Because Python is an interpreted language, programs written in it will run more slowly than a well-written C program. However, Python is fast enough for two primary reasons. First, the most computation-intensive task, manipulation of large data arrays is performed with high-performance C and FORTRAN code via the numpy module of Python. Thus, Python code directs computationally intensive tasks without performing them in the slower interpreted environment. Second, computer displays cannot be refreshed beyond their maximum vertical frequency, which typically ranges up to 200 Hz. This therefore represents an upper bound on the amount of computation required for realtime rendering tasks.

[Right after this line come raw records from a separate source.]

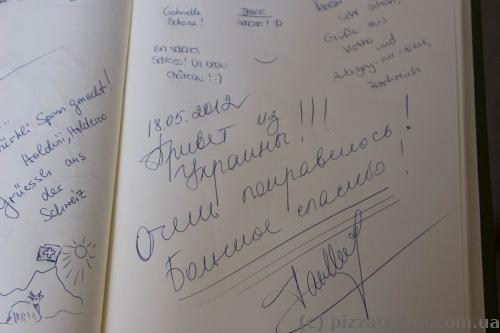 В книге посетителей много записей из Украины и России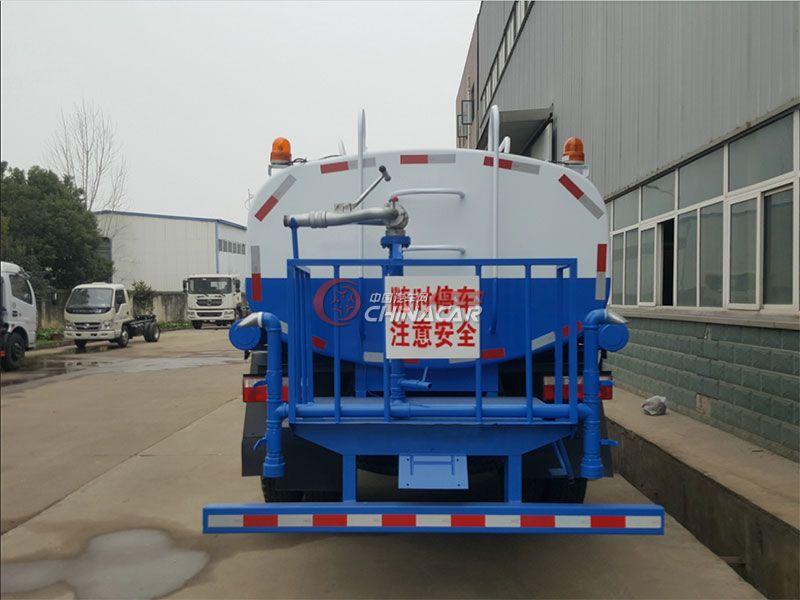 国五东风福瑞卡8吨洒水车实拍图片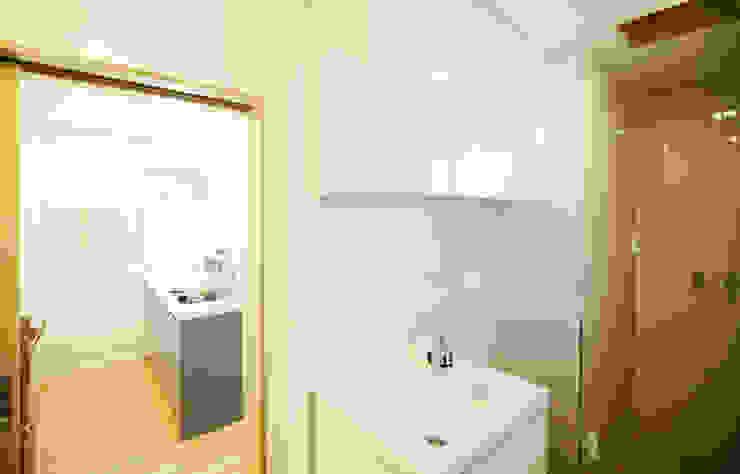 선온재 모던스타일 욕실 by 소하 건축사사무소 SoHAA 모던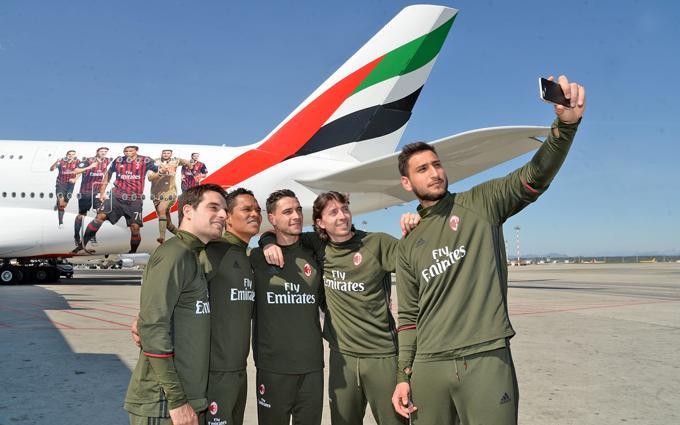 Fly Emirates omaggia Milan: cinque giocatori sulla livrea di un aereo 2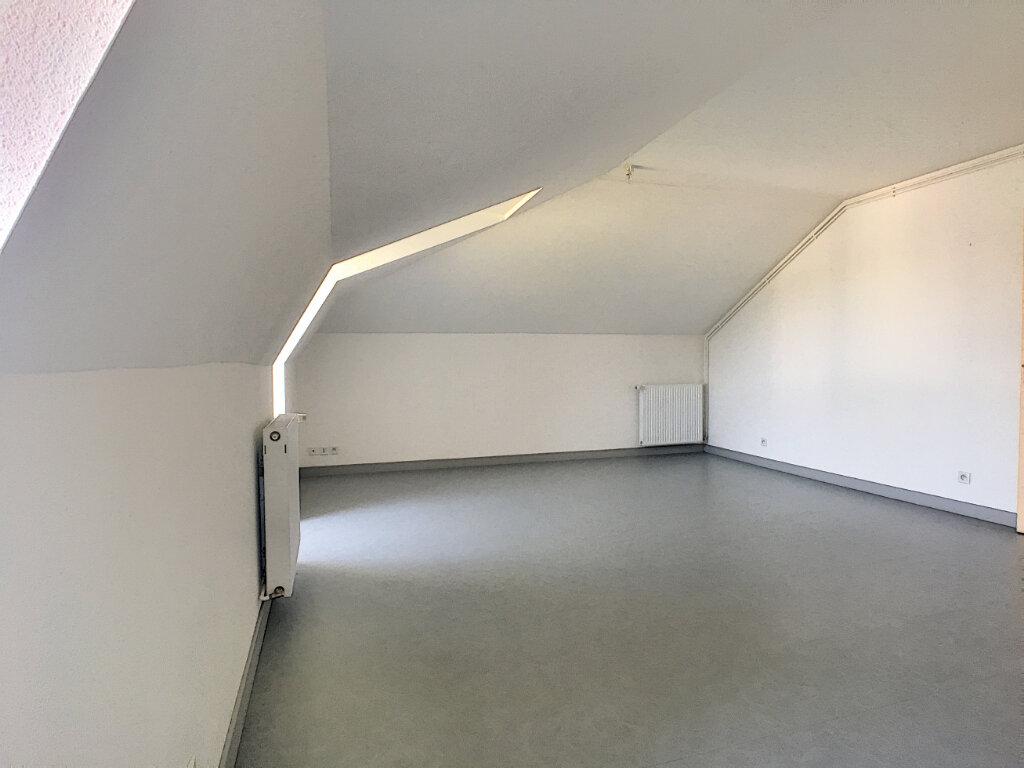 Appartement à louer 3 55m2 à Jussac vignette-4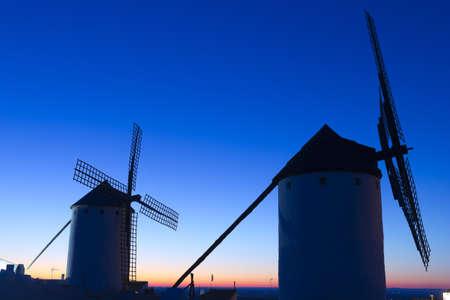 don quixote: Salida del sol en Castilla Campo de Criptana, Castilla-La Mancha, Espa?a en Campo de Criptana, donde Don Quijote confunde molinos por gigantes, en el libro de Miguel de Cervantes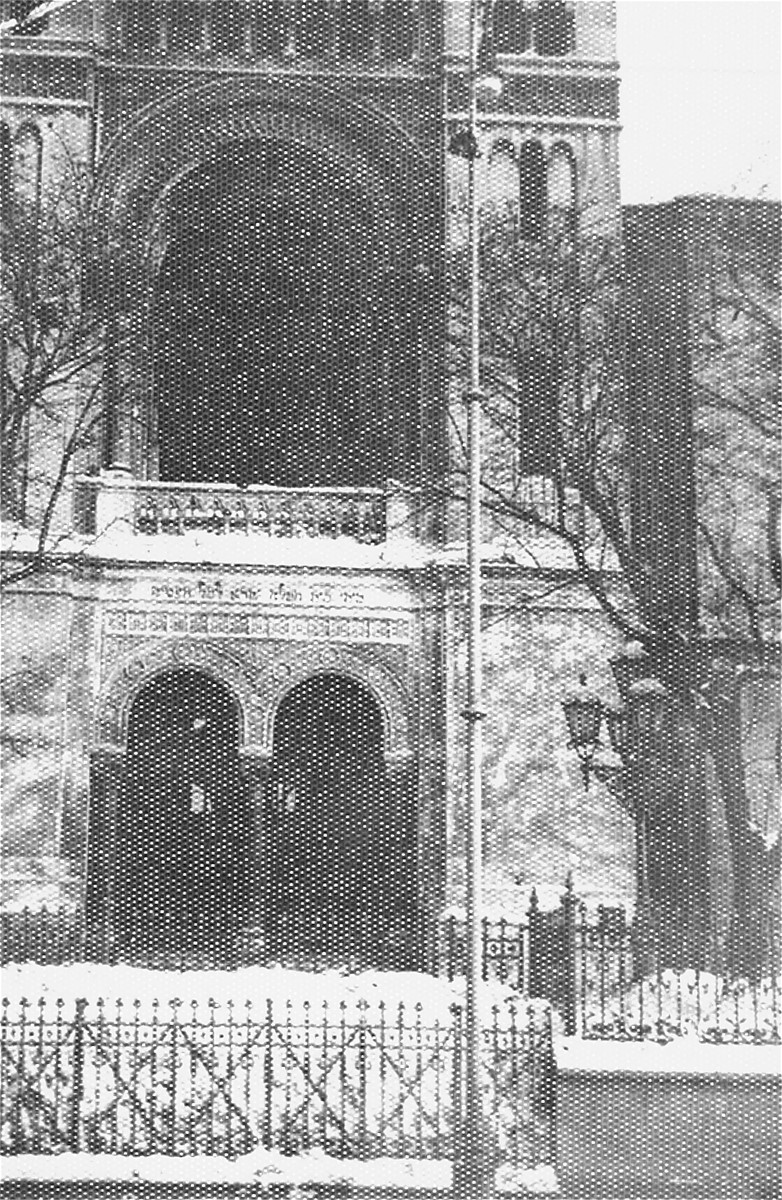 View of the destroyed reform synagogue on Kosciuszko Boulevard in Lodz.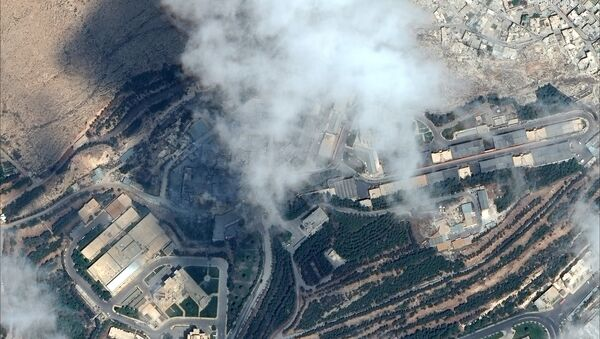Ataque de EEUU a las instalaciones de Siria - Sputnik Mundo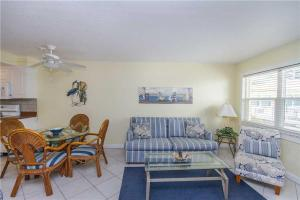#120 At Surf Song Resort, Apartments  St Pete Beach - big - 8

In fact, the biggest timing-related concern is unrelated to the programming language used. A pre-emptive multitasking operating system may take control of the CPU from the stimulus generating program for periods longer than an inter-frame interval, thus leading to skipped frames. Even if the OS takes control of the CPU from an application for much less than an inter-frame interval, frames may still be skipped if the stimulus generation program uses a strategy of waiting until the last instant to render a frame and CPU control is taken at this critical instant. Operating systems may have some means addressing this issue such as a realtime scheduler that guarantees uninterrupted CPU time at specified intervals. The Vision Egg makes use of such facilities where available (see Section “Low-level Hardware and Software Overview: Maximum Priority Mode”). Although they can certainly help eliminate timing issues, such priority-boosting solutions cannot provide absolute guarantees about timing because OpenGL implementations themselves may be subject to unpredictable behavior and generally are not written to operate in a hard realtime (in other words, with deterministic latency) manner. For example, drawing a single additional object may cause the hardware to pass a critical threshold for memory use and force a slow operation. A low-level solution which operated in hard realtime would have to bypass complex OpenGL libraries and implement routines to draw directly to the framebuffer to guarantee performance.

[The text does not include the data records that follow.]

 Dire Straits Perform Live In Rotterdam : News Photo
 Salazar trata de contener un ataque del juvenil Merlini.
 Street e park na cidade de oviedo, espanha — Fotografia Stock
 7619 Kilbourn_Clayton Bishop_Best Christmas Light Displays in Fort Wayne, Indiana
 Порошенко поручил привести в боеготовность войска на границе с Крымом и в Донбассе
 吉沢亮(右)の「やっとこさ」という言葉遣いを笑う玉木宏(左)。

It is worth noting that because of this unavoidable variable latency listed above (pre-emptive multitasking operating systems and OpenGL implementations), the variable latency introduced by use of an interpreted language with garbage collection, such as Python, does not fundamentally worsen the situation. In other words, use of Python introduces no fundamental problem other than that of an additional potential source of variable latency to that already imposed by the OS and OpenGL.

Measurements of Latency

A high speed video camera was used to measure the absolute total latency between input (a standard USB computer mouse) and output (the position of a rectangle on the screen), as described in the methods Section “Timing of Visual Stimuli: Methods to Measure Latency.” Figure 5 shows that latency can be reduced to around 15 ms, but that the vsync state plays a very significant role in total latency (Table 1 ). On a 140-Hz display (7.1 ms inter-frame interval), latency jumped by 17 ms or more when vsync was enabled. This is presumably due to the latency imposed by drawing in the middle of a refresh interval and waiting for that interval to be done combined with the additional latency described in Section “Low-level Hardware and Software Overview: Drawing in OpenGL.” Although the results would be interesting, these experiments were not repeated in triple buffering mode.

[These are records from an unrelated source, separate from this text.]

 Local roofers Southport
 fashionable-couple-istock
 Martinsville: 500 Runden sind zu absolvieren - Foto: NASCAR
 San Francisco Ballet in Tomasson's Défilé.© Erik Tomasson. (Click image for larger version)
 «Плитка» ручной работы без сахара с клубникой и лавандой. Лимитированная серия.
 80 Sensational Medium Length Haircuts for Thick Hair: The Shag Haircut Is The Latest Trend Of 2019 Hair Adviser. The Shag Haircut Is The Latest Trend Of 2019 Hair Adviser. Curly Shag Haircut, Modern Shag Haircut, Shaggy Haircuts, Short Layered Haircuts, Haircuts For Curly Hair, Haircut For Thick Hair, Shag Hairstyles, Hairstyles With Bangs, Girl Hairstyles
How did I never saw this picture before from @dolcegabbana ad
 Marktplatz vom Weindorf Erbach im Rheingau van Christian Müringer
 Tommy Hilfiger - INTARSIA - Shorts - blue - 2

Online Detection of Frame Skipping

Frame skipping is determined by measuring the interval between successive buffer swap commands using standard system calls to query the computers clock. If this value exceeds the known monitor inter-frame interval, a frame has been skipped. Stimuli generated by the Vision Egg are routinely presented for hours without skipping a frame when measured this way. The most likely occurrence of a skipped frame is at the immediate beginning of drawing a stimulus – presumably when some initialization occurs with the video system. Often this can be dealt with by initializing the video system in a non-critical task, such as drawing a black rectangle.

Trigger Output and Input

It is often useful to trigger external hardware when a stimulus presentation begins. There are several ways to achieve this on typical personal computers. The parallel port can be used so that a pin goes from low to high voltage when the first frame of a stimulus is drawn. The Vision Egg has support for reading and writing to the parallel port, but because OpenGL operates in an asynchronous manner (see Section “Low-level Hardware and Software Overview: Drawing in OpenGL”), the parallel port cannot be updated at the exact instant the display begins a new frame. Instead, the parallel port can only be updated before the swap_buffers() command is given or after it returns. Better accuracy could be obtained by “arming” the trigger of a data acquisition device immediately before stimulus onset and triggering from the vertical sync pulse of a video cable. Ultimate verification can be done with a photodetector on a patch of screen that changes luminance at the onset of the experiment. This patch-of-screen is implemented in the ephys_gui.pyw application described in Section “High-level Software Overview: An Application for Electrophysiology.”

Some hardware used in experiments, such as fMRI machines, has intrinsic timing requirements and thus it is advantageous for the Vision Egg to act as a slave and to begin a stimulus upon receiving a digital pulse. Because of its realtime nature, it is straightforward to achieve temporal precision equivalent to the latencies described in Section “Timing of Visual Stimuli: Measurements of Latency,” although there might be slight differences in timing due to use of a parallel port for input rather than a USB mouse.

Precise Control of Color and Luminance

Methods to Measure Luminance

For the measurements described below, the Vision Egg version 1.0 was running on a dual Athlon 1400 Windows 2000 system with an nVIDIA GeForce 4 Ti 4200 graphics card and an LG Electronics Flatron 915 FT + CRT monitor at a resolution of 640 × 200 at 200 Hz. Luminance measurements were made with a silicon photometer (OptiCal with LightScan software by Cambridge Research Systems, Ltd).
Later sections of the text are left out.